# [TASK DIRECTIONS]
Rewrite the data below, swapping every occurrence of "windshield wiper" for "wiper blade" and leaving everything else unchanged.

# [Data records]

+++

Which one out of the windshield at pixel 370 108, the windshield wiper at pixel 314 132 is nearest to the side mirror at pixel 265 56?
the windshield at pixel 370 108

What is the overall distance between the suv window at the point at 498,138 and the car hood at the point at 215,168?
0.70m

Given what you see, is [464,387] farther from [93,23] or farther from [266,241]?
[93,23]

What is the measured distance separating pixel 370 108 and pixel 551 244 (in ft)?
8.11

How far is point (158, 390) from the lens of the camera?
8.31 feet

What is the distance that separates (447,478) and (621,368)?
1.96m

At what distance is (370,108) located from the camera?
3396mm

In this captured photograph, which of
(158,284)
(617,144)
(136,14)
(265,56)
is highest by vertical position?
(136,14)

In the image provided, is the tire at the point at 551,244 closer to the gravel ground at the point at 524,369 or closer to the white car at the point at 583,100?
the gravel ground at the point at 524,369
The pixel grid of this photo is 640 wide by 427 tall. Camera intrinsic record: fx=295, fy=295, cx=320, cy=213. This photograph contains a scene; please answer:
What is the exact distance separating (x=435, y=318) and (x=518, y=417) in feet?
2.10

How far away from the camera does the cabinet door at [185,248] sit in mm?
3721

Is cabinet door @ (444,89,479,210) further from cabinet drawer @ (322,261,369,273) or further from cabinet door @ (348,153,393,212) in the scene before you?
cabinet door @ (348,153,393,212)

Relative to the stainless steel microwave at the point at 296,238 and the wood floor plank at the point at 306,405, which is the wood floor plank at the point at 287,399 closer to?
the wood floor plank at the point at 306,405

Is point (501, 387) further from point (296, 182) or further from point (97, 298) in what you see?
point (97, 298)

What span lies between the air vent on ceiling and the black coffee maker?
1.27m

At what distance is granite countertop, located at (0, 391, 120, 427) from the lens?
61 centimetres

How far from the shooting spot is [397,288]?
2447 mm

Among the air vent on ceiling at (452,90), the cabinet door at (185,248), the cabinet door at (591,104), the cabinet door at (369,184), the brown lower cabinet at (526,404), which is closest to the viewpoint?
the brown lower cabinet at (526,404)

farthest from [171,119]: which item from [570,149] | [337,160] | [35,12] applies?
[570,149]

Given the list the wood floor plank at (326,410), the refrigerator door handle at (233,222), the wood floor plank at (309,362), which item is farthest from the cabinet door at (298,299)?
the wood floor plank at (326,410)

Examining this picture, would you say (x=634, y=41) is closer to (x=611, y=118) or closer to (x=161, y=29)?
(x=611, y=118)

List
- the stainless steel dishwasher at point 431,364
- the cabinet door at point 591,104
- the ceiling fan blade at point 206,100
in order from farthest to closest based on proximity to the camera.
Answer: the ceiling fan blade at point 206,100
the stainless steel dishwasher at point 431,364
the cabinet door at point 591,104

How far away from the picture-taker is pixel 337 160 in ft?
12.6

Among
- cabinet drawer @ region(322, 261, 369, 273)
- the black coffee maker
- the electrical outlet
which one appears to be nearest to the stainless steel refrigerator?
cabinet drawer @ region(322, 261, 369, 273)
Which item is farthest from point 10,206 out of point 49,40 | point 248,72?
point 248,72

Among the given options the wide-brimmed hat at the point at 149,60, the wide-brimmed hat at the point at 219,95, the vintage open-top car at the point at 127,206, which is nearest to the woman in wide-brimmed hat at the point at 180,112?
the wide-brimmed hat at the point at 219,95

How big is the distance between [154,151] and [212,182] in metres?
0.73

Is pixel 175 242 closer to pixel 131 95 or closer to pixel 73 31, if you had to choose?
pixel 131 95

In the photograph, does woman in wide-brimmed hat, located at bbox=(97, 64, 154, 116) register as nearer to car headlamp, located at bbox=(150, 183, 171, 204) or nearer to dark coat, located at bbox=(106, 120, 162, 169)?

+++

# [OUTPUT OF THE EXERCISE]
Which one out of the windshield at pixel 370 108, the wiper blade at pixel 314 132 is nearest to the side mirror at pixel 265 56?
the windshield at pixel 370 108

What is the overall distance between the suv window at the point at 498,138 and the car hood at the point at 215,168?
0.70m

Given what you see, is [464,387] farther from [93,23] or farther from [266,241]?
[93,23]

What is the measured distance separating pixel 370 108 and pixel 551 244 (in ft)?
8.11

How far is point (158, 390) from the lens of the camera?
8.31 feet

What is the distance that separates (447,478) and (621,368)?
1.96m

At what distance is (370,108) located from the camera?
3396mm

In this captured photograph, which of
(158,284)
(617,144)
(136,14)
(265,56)
is highest by vertical position?
(136,14)

In the image provided, is the tire at the point at 551,244 closer to the gravel ground at the point at 524,369 or closer to the white car at the point at 583,100?
the gravel ground at the point at 524,369
The pixel grid of this photo is 640 wide by 427 tall. Camera intrinsic record: fx=295, fy=295, cx=320, cy=213. This photograph contains a scene; please answer:
What is the exact distance separating (x=435, y=318) and (x=518, y=417) in feet?
2.10

How far away from the camera does the cabinet door at [185,248] sit in mm?
3721

Is cabinet door @ (444,89,479,210) further from cabinet drawer @ (322,261,369,273) or further from cabinet door @ (348,153,393,212) in the scene before you?
cabinet door @ (348,153,393,212)

Relative to the stainless steel microwave at the point at 296,238 and the wood floor plank at the point at 306,405, which is the wood floor plank at the point at 287,399 closer to?
the wood floor plank at the point at 306,405

Is point (501, 387) further from point (296, 182) or further from point (97, 298) in what you see?
point (97, 298)

What span lies between the air vent on ceiling and the black coffee maker?
1.27m

At what distance is granite countertop, located at (0, 391, 120, 427) from the lens?
61 centimetres

How far from the shooting spot is [397,288]?
2447 mm

Among the air vent on ceiling at (452,90), the cabinet door at (185,248), the cabinet door at (591,104), the cabinet door at (369,184), the brown lower cabinet at (526,404), which is closest to the viewpoint?
the brown lower cabinet at (526,404)

farthest from [171,119]: which item from [570,149] | [337,160] | [35,12] applies?
[570,149]

Given the list the wood floor plank at (326,410), the refrigerator door handle at (233,222), the wood floor plank at (309,362), which item is farthest from the cabinet door at (298,299)?
the wood floor plank at (326,410)

Examining this picture, would you say (x=634, y=41) is closer to (x=611, y=118) or closer to (x=161, y=29)?
(x=611, y=118)

List
- the stainless steel dishwasher at point 431,364
- the cabinet door at point 591,104
- the ceiling fan blade at point 206,100
in order from farthest to closest based on proximity to the camera.
Answer: the ceiling fan blade at point 206,100
the stainless steel dishwasher at point 431,364
the cabinet door at point 591,104

How far away from the picture-taker is pixel 337 160 in ft?
12.6

Among
- cabinet drawer @ region(322, 261, 369, 273)
- the black coffee maker
- the electrical outlet
which one appears to be nearest to the stainless steel refrigerator?
cabinet drawer @ region(322, 261, 369, 273)
Which item is farthest from point 10,206 out of point 49,40 | point 248,72?
point 248,72

Among the given options the wide-brimmed hat at the point at 149,60, the wide-brimmed hat at the point at 219,95, the vintage open-top car at the point at 127,206, which is nearest to the woman in wide-brimmed hat at the point at 180,112?
the wide-brimmed hat at the point at 219,95

How big is the distance between [154,151] and [212,182] in metres?
0.73

Is pixel 175 242 closer to pixel 131 95 or closer to pixel 73 31, if you had to choose?
pixel 131 95

In the photograph, does woman in wide-brimmed hat, located at bbox=(97, 64, 154, 116) register as nearer to car headlamp, located at bbox=(150, 183, 171, 204) or nearer to dark coat, located at bbox=(106, 120, 162, 169)?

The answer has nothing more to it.